The estate tax raised $243.4 million in fiscal year 2015.[i] Increasing the exemption amount immediately would mean revenues would likely go down by at least $100 million in the next fiscal year, a drop that will harm the state services that all Marylanders count on. The best policy would be to reverse the 2014 decision and freeze the estate tax exemption at $2 million – a level that still exempts more than 97 percent of estates. At a minimum, the state should not make the problem worse by speeding up the phased approach, forcing unnecessary cuts in state services.

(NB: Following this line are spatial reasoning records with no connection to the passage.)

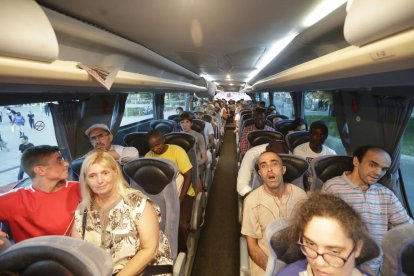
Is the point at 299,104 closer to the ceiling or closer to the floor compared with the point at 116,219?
closer to the ceiling

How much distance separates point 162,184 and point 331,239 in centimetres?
172

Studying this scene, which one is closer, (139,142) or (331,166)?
(331,166)

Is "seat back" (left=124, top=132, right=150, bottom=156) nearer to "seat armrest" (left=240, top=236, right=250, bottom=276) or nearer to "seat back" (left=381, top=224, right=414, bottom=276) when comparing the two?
"seat armrest" (left=240, top=236, right=250, bottom=276)

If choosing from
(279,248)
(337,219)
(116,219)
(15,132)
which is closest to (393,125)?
(337,219)

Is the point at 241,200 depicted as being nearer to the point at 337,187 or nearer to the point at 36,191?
the point at 337,187

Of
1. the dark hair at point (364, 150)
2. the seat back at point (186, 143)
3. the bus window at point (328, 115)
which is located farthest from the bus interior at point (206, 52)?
the seat back at point (186, 143)

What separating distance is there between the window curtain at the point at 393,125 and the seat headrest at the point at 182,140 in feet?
9.07

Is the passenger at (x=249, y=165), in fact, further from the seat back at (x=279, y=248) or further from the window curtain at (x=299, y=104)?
the window curtain at (x=299, y=104)

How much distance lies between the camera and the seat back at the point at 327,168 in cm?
277

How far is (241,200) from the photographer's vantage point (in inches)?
136

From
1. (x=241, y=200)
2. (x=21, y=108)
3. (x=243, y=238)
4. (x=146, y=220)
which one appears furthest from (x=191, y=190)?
(x=21, y=108)

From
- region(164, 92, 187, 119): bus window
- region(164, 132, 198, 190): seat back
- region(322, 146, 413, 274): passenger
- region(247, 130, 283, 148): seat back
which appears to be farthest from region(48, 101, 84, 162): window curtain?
region(164, 92, 187, 119): bus window

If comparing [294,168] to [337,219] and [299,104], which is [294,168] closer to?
[337,219]

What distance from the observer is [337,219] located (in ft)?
4.18
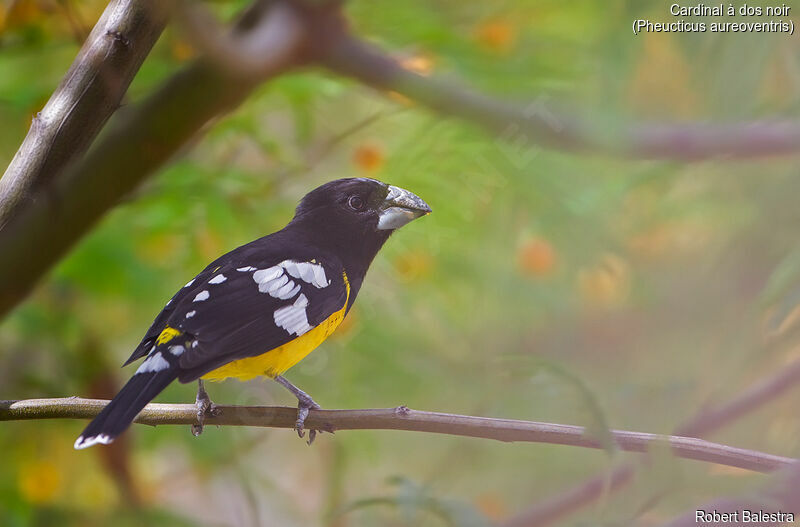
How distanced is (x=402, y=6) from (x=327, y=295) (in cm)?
105

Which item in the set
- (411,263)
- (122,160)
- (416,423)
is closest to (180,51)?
(122,160)

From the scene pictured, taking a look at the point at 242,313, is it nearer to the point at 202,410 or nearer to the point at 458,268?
the point at 202,410

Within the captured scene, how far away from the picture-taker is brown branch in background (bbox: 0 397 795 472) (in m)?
0.82

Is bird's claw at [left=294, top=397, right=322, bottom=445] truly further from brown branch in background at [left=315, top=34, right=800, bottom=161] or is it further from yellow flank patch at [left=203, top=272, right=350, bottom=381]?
brown branch in background at [left=315, top=34, right=800, bottom=161]

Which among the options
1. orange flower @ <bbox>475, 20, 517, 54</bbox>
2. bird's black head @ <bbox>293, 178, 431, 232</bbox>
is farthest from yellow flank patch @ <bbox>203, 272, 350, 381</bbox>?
orange flower @ <bbox>475, 20, 517, 54</bbox>

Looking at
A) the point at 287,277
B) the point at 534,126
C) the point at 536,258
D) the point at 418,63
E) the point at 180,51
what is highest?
the point at 180,51

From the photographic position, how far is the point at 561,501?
1379 mm

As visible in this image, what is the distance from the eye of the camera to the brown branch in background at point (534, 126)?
1370 millimetres

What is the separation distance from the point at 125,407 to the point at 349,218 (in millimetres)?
511

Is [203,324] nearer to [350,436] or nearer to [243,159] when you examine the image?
[350,436]

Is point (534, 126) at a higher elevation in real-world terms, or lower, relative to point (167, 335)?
higher

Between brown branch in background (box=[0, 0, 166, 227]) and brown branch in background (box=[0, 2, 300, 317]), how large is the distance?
0.7 inches

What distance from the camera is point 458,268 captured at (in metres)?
1.86

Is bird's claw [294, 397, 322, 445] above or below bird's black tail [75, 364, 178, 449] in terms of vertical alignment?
below
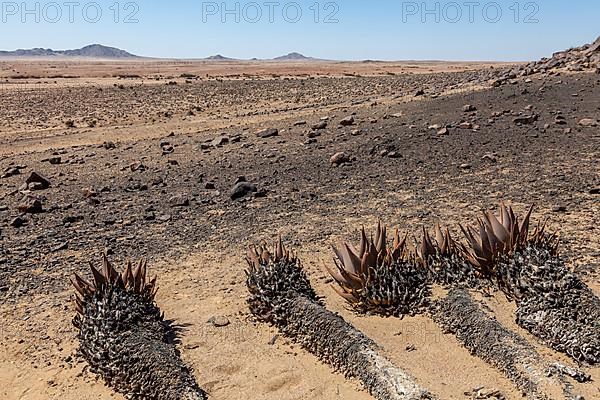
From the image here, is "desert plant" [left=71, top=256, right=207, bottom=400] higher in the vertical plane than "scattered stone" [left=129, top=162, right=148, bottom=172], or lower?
lower

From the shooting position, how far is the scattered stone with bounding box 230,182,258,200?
8.06m

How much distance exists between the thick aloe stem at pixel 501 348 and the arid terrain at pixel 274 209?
0.09m

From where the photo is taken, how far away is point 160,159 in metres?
11.8

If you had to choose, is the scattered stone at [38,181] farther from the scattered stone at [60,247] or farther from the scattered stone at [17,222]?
the scattered stone at [60,247]

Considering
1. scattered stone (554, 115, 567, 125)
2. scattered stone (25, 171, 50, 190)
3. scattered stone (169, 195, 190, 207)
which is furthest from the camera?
scattered stone (554, 115, 567, 125)

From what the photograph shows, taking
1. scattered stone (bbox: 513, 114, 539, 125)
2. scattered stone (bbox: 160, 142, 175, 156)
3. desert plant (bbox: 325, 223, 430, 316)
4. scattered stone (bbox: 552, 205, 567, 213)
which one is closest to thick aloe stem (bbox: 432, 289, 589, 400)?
desert plant (bbox: 325, 223, 430, 316)

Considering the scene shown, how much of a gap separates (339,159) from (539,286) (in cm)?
576

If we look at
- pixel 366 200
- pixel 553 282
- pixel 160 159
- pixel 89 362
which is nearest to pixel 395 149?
pixel 366 200

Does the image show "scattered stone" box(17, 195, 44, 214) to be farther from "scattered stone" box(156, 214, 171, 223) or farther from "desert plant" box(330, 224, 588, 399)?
"desert plant" box(330, 224, 588, 399)

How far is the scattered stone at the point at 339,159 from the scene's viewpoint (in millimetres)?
9742

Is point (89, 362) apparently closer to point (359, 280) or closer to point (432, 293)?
point (359, 280)

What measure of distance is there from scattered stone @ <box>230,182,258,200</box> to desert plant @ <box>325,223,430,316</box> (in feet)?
11.7

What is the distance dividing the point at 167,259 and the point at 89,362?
2071 millimetres

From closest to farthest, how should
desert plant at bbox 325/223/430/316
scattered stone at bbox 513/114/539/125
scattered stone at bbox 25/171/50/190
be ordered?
1. desert plant at bbox 325/223/430/316
2. scattered stone at bbox 25/171/50/190
3. scattered stone at bbox 513/114/539/125
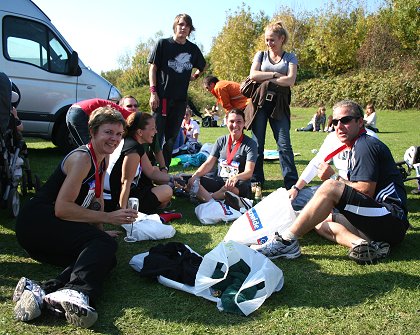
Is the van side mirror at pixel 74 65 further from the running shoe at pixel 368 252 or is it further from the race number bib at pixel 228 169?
the running shoe at pixel 368 252

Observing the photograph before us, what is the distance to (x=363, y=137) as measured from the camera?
361 centimetres

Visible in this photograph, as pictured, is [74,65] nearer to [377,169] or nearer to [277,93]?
[277,93]

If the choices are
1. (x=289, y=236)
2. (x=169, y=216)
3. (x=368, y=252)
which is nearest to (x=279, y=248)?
(x=289, y=236)

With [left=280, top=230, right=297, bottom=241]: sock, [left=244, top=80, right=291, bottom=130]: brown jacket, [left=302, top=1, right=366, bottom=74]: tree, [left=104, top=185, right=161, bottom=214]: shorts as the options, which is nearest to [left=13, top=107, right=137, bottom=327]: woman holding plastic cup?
[left=280, top=230, right=297, bottom=241]: sock

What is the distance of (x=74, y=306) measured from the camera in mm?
2502

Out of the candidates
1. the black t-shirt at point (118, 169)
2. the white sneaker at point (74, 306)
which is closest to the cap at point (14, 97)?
the black t-shirt at point (118, 169)

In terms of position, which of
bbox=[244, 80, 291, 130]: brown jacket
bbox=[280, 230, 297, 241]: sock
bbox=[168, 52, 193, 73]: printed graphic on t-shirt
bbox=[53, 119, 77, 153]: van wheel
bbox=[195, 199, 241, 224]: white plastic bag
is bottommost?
bbox=[53, 119, 77, 153]: van wheel

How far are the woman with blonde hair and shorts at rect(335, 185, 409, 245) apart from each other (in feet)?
7.67

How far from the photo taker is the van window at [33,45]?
329 inches

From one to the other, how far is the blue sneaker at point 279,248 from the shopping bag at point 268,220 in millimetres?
242

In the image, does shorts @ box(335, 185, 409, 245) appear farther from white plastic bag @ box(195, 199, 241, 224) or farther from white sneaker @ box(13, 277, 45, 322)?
white sneaker @ box(13, 277, 45, 322)

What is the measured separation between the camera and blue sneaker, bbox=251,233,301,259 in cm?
359

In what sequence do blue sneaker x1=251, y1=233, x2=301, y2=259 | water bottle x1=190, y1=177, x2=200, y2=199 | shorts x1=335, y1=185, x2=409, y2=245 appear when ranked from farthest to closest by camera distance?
1. water bottle x1=190, y1=177, x2=200, y2=199
2. blue sneaker x1=251, y1=233, x2=301, y2=259
3. shorts x1=335, y1=185, x2=409, y2=245

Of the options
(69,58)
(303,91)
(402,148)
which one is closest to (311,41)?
(303,91)
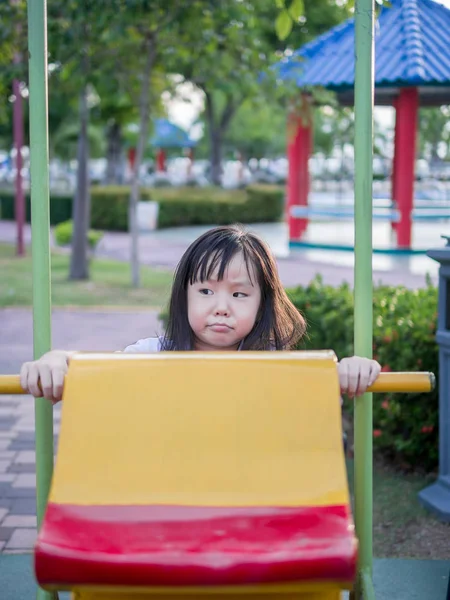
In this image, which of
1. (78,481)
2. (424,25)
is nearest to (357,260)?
(78,481)

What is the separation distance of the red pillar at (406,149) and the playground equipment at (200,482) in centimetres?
1076

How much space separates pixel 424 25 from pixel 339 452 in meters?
9.86

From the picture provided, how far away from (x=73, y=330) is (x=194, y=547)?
617cm

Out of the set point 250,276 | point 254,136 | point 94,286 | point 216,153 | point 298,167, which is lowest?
point 94,286

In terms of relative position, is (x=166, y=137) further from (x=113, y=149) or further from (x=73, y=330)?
(x=73, y=330)

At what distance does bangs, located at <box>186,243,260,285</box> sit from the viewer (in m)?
2.00

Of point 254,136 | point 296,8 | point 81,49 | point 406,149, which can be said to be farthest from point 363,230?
point 254,136

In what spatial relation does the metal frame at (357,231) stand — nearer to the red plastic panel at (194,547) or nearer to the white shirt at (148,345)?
the white shirt at (148,345)

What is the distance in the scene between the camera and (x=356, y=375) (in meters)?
1.79

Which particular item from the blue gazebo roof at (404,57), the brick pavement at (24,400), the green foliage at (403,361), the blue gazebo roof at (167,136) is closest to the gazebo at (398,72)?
the blue gazebo roof at (404,57)

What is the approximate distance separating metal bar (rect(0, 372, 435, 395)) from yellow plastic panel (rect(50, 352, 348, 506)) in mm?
192

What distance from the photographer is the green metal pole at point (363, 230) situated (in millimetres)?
1861

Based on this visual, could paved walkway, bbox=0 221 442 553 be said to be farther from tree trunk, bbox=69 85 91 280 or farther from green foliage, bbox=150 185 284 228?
green foliage, bbox=150 185 284 228

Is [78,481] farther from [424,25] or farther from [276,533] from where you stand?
[424,25]
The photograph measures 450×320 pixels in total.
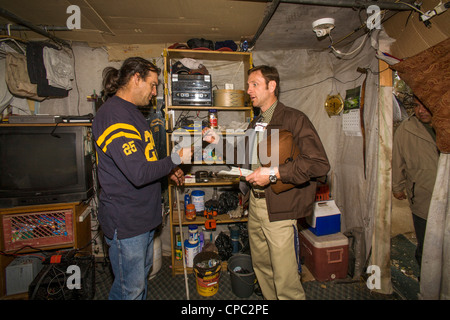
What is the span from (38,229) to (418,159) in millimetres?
3897

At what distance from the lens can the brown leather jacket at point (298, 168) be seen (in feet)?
4.71

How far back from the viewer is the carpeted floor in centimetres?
229

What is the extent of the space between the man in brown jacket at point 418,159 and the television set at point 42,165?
3.36 m

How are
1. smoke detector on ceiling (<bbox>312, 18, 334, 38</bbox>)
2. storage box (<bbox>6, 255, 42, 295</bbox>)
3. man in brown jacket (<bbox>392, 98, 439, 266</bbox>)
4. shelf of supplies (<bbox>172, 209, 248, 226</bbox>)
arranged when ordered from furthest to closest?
shelf of supplies (<bbox>172, 209, 248, 226</bbox>) < storage box (<bbox>6, 255, 42, 295</bbox>) < smoke detector on ceiling (<bbox>312, 18, 334, 38</bbox>) < man in brown jacket (<bbox>392, 98, 439, 266</bbox>)

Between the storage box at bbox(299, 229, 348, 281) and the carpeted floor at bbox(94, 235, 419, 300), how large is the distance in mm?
87

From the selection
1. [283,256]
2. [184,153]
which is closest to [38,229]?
[184,153]

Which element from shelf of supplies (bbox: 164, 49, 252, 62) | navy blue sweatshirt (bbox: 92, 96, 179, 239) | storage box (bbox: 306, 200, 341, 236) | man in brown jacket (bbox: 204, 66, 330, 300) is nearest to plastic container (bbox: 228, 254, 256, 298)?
man in brown jacket (bbox: 204, 66, 330, 300)

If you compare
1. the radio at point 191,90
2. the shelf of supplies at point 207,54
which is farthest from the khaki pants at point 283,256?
the shelf of supplies at point 207,54

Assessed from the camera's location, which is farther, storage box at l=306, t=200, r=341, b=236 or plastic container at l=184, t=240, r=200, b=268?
plastic container at l=184, t=240, r=200, b=268

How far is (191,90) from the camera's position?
2572mm

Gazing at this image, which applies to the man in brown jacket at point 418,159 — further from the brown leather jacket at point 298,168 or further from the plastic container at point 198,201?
the plastic container at point 198,201

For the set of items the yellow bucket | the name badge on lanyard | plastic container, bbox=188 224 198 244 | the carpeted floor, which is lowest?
the carpeted floor

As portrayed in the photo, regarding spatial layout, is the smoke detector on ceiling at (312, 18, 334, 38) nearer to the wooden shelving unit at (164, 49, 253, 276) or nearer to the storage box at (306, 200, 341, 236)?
the wooden shelving unit at (164, 49, 253, 276)
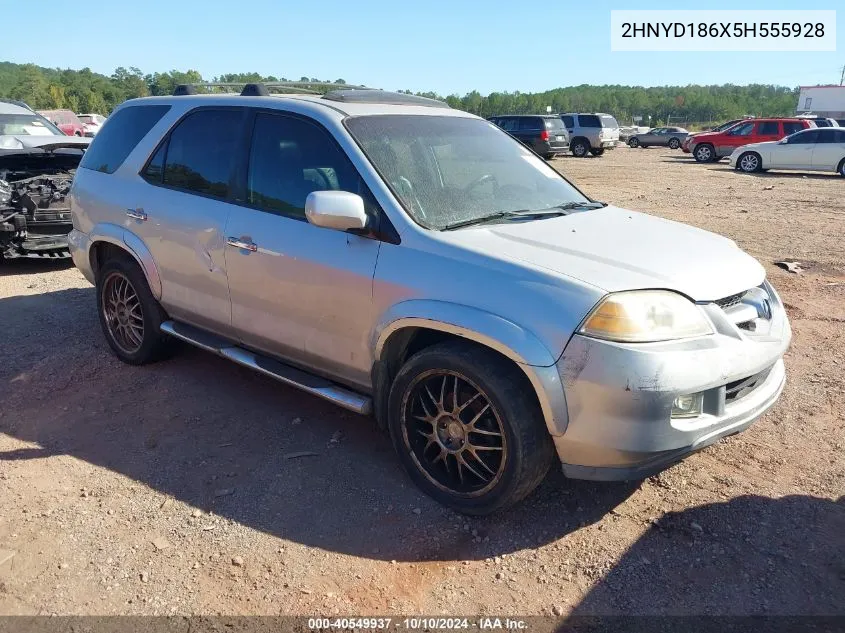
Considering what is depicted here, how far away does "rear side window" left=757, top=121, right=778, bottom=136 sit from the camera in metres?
25.1

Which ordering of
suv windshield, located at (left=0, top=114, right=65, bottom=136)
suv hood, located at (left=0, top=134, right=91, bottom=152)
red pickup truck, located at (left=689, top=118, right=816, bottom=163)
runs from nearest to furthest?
suv hood, located at (left=0, top=134, right=91, bottom=152) → suv windshield, located at (left=0, top=114, right=65, bottom=136) → red pickup truck, located at (left=689, top=118, right=816, bottom=163)

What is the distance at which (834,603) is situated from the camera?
261cm

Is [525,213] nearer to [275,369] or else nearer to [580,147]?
[275,369]

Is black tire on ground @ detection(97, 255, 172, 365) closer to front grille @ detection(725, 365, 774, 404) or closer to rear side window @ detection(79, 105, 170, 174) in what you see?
rear side window @ detection(79, 105, 170, 174)

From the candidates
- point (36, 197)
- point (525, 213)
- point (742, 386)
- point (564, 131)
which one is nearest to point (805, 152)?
point (564, 131)

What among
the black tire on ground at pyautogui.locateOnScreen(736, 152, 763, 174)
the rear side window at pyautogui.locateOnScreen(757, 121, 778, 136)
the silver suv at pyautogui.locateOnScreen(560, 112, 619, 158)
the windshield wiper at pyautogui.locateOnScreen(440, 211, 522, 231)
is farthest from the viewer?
the silver suv at pyautogui.locateOnScreen(560, 112, 619, 158)

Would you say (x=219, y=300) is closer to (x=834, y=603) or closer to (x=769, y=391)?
(x=769, y=391)

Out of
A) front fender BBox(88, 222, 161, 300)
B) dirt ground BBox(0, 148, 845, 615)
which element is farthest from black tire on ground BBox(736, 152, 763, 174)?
front fender BBox(88, 222, 161, 300)

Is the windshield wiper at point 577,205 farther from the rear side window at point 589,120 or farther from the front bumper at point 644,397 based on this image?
the rear side window at point 589,120

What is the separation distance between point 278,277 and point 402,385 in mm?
985

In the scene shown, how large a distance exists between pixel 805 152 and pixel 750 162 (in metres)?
1.73

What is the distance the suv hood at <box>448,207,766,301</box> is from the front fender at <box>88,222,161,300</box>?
7.62 ft

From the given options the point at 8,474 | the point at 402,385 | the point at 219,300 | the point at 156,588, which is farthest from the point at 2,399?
the point at 402,385

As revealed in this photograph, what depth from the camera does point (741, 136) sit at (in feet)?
86.0
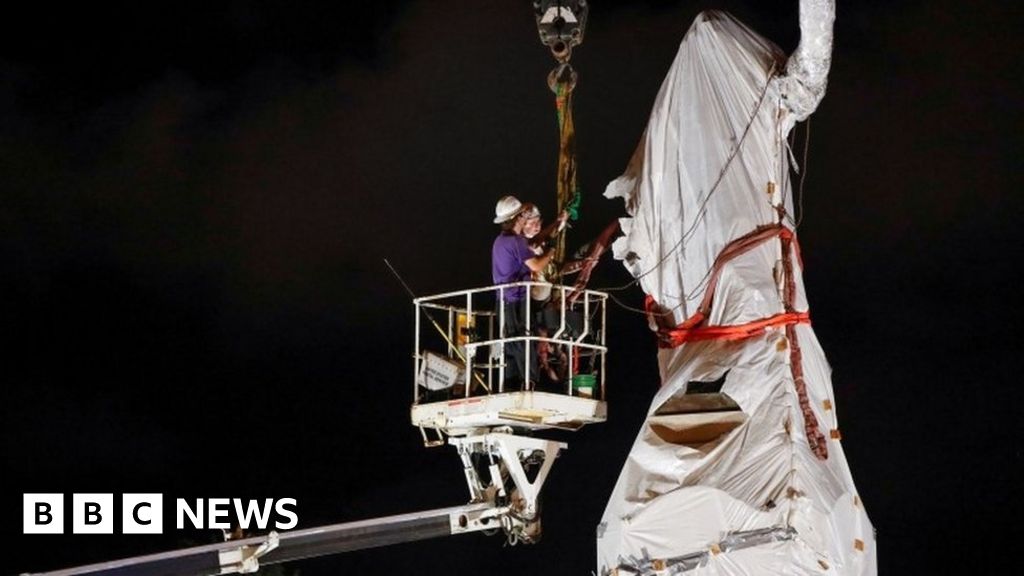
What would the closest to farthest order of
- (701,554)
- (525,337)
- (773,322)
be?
(701,554) < (773,322) < (525,337)

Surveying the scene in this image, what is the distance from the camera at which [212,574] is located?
677 inches

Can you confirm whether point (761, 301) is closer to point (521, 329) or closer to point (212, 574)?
point (521, 329)

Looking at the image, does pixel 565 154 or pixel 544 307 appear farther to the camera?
pixel 565 154

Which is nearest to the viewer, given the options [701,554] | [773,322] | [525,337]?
[701,554]

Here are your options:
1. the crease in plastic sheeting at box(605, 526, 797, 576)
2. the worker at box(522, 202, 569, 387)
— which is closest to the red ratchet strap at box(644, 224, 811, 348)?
the worker at box(522, 202, 569, 387)

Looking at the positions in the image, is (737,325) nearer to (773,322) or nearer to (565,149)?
(773,322)

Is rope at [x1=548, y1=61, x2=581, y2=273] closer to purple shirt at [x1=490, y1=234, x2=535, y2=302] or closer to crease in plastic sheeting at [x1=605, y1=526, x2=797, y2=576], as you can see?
purple shirt at [x1=490, y1=234, x2=535, y2=302]

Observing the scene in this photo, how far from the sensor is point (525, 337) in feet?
59.4

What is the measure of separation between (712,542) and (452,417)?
3.37 meters

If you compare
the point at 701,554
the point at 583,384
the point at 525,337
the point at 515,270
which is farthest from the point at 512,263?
the point at 701,554

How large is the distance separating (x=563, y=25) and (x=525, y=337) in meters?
3.43

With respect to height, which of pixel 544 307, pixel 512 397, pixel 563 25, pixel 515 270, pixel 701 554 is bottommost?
pixel 701 554

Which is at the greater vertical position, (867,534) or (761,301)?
(761,301)

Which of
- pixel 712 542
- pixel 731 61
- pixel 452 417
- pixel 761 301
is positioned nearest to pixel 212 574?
pixel 452 417
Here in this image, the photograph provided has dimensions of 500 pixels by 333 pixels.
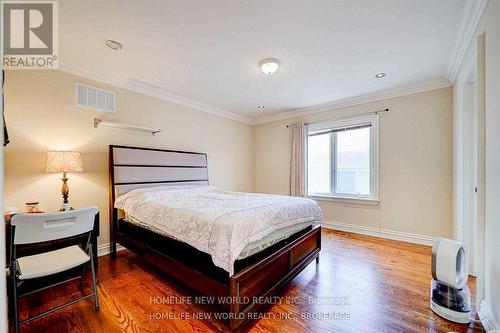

Most Maryland families will never pay the estate tax. Only estates with assets greater than $2 million would pay the estate tax today, and larger estates only owe taxes on the amount above $2 million. More than 93 percent of Maryland estates are not even required to file an estate tax return, while fewer than 3 percent of estates have to pay any taxes on the estate, the Department of Legislative Services has found.

In addition, there are several provisions to protect families from undue hardship. No money or property a surviving spouse inherits is subject to the tax. If heirs pay a separate inheritance tax, estates receive a credit for that tax that lowers the amount of estate tax they owe. And the 10 percent inheritance tax does not apply to property transferred to parents, children and other lineal heirs; siblings; or domestic partners.

Estates that include farms further benefit from several aspects of current law. First, agricultural property receives a much larger exemption, up to $5 million. Second, agricultural property is taxed at a much lower rate than other property — 5 percent versus 15 percent. Third, qualified heirs can defer paying the estate tax on property for three years, so long as it remains in agricultural use. There are no verifiable cases of families losing a farm due to the estate tax.

A modest tax on the intergenerational transfer of wealth among the best-off residents of the state is a reasonable way to pay for public services and investments that benefit all Marylanders. If the General Assembly won’t reverse the 2014 decision, it should at least not make the problem worse by adopting Senate Bill 847, which would immediately take away a pool of resources needed to promote widespread prosperity.

For these reasons, the Maryland Center on Economic Policy respectfully requests that the Budget and Tax Committee give an unfavorable report to Senate Bill 847.